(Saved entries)
+===+
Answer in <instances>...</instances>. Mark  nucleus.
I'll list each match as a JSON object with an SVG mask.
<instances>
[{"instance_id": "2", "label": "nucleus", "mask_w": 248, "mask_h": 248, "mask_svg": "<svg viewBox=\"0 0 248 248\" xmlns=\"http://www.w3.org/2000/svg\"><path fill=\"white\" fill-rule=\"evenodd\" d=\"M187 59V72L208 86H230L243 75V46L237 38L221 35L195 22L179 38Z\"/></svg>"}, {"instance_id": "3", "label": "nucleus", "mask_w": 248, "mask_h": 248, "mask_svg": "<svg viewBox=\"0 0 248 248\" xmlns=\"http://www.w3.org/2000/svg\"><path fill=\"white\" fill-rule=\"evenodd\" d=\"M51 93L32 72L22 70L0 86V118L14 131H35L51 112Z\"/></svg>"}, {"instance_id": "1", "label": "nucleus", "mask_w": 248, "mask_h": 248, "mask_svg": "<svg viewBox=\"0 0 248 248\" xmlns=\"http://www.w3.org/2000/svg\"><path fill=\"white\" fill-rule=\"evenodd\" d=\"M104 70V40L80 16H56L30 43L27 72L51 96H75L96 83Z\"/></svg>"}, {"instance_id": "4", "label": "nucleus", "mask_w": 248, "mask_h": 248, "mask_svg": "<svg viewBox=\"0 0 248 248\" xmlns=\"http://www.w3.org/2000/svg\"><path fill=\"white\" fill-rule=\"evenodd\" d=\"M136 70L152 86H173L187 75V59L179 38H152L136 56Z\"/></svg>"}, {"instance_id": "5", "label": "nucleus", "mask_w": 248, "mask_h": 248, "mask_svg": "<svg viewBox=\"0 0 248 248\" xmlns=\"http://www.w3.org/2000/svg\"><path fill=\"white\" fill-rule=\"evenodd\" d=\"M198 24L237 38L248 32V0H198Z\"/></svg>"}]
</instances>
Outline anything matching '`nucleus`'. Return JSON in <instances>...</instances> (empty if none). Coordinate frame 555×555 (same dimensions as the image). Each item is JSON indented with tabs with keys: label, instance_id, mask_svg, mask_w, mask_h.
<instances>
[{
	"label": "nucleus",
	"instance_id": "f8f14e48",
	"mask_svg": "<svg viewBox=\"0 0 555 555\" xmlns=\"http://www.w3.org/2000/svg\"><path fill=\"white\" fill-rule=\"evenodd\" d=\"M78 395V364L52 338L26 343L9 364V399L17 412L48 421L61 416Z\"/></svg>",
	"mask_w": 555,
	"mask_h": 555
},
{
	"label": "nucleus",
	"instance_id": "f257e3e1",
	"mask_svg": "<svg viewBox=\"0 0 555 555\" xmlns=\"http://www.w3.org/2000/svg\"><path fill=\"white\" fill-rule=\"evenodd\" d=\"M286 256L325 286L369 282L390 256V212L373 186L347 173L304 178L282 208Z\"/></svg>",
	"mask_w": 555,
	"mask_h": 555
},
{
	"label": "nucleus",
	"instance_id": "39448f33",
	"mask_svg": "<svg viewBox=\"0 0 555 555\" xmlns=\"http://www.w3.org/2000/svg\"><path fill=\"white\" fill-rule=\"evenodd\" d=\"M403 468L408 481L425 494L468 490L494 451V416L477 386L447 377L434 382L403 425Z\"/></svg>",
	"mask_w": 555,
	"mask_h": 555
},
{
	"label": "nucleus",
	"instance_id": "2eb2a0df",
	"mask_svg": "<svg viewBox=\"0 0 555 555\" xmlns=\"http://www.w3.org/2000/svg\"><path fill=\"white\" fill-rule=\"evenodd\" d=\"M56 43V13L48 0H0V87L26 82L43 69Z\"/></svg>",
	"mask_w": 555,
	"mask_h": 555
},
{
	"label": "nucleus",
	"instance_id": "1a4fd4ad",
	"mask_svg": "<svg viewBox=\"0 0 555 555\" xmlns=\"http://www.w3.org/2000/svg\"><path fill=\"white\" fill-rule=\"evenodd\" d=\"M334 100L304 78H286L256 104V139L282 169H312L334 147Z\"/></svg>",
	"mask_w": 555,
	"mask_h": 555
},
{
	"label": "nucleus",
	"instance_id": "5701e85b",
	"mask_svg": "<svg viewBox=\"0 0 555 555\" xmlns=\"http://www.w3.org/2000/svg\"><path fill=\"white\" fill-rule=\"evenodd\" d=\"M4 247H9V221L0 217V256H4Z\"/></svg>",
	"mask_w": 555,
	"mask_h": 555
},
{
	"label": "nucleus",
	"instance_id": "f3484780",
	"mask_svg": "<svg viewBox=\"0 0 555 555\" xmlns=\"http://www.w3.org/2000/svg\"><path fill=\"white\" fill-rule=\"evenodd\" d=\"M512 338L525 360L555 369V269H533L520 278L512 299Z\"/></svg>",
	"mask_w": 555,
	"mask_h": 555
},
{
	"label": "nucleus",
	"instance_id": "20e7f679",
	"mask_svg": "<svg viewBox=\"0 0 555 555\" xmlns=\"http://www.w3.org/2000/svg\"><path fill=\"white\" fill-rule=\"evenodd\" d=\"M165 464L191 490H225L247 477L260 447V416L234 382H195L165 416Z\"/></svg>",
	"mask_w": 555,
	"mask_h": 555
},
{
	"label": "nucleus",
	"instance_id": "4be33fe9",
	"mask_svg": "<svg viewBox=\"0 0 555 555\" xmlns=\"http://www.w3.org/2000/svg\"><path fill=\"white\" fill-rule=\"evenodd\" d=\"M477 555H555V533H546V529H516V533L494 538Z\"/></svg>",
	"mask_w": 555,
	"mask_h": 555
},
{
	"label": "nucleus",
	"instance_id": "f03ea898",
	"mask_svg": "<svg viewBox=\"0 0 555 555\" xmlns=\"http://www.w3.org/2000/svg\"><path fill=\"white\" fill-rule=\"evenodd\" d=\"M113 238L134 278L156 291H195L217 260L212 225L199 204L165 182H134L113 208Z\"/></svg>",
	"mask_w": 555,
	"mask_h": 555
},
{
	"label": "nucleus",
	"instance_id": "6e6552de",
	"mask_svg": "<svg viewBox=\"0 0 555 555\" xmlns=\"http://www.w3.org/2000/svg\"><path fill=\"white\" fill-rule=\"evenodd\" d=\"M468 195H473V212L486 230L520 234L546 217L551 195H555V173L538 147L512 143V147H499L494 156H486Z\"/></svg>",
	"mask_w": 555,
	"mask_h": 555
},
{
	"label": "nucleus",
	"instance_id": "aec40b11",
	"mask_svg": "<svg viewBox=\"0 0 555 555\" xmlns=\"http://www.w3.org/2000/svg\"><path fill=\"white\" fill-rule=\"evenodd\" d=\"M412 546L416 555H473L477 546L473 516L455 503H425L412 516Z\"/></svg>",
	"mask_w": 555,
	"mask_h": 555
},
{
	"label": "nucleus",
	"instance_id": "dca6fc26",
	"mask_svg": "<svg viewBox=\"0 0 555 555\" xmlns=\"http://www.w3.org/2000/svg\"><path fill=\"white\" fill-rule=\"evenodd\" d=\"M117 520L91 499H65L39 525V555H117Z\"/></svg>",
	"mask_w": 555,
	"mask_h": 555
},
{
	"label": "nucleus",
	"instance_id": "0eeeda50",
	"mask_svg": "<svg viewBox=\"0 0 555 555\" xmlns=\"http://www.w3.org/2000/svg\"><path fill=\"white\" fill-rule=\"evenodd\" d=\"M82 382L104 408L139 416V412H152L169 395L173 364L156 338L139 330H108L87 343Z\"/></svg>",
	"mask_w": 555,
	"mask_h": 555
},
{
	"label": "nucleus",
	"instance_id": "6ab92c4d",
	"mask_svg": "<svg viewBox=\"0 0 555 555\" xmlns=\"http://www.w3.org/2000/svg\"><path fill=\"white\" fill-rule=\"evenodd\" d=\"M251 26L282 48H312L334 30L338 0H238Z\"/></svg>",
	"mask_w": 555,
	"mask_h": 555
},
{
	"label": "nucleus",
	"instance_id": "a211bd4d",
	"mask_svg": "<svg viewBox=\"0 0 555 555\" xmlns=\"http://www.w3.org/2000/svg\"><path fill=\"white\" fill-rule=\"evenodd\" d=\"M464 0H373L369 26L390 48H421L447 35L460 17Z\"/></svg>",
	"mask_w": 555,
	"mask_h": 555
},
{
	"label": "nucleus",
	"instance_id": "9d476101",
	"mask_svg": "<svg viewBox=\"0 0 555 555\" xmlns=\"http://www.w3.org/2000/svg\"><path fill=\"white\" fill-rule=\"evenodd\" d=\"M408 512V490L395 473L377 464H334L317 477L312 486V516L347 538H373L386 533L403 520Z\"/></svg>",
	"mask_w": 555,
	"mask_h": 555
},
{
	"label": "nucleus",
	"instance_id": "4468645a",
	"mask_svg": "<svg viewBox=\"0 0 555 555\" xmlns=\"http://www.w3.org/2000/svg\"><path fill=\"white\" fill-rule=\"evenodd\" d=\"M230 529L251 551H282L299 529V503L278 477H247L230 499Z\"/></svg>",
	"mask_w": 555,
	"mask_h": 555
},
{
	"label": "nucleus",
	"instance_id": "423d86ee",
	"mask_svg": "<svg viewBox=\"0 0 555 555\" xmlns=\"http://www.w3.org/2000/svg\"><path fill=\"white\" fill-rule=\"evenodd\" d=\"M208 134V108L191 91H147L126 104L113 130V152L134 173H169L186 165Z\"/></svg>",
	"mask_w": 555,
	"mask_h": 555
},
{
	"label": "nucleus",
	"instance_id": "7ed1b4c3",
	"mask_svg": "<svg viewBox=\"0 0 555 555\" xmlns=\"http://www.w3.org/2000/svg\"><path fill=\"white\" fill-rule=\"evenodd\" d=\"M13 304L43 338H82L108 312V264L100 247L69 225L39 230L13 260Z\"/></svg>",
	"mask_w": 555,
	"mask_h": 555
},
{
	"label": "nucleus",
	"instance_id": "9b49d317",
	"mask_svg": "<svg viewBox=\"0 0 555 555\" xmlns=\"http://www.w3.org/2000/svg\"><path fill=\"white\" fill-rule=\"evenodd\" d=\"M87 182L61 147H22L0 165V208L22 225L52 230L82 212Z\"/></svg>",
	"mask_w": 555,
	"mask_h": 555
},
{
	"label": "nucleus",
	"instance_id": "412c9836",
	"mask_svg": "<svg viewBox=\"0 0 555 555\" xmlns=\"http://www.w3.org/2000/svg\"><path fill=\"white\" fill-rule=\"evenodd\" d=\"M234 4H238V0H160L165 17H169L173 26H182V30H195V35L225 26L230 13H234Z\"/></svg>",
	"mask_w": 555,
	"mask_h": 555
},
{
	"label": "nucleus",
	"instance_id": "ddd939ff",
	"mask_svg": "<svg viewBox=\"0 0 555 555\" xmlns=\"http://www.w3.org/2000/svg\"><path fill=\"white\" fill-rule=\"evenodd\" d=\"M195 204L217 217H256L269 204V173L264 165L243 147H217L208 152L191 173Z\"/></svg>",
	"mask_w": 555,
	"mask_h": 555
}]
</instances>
+===+
Brief — Show every line of the data above that contains the string "JSON". Matching is case-sensitive.

Complete answer —
I'll list each match as a JSON object with an SVG mask.
Outline anything matching '`nucleus`'. Return JSON in <instances>...</instances> (empty if none). Coordinate frame 555×555 (same dimensions as the image). Each item is JSON indented with tabs with keys: label, instance_id, mask_svg, mask_w, mask_h.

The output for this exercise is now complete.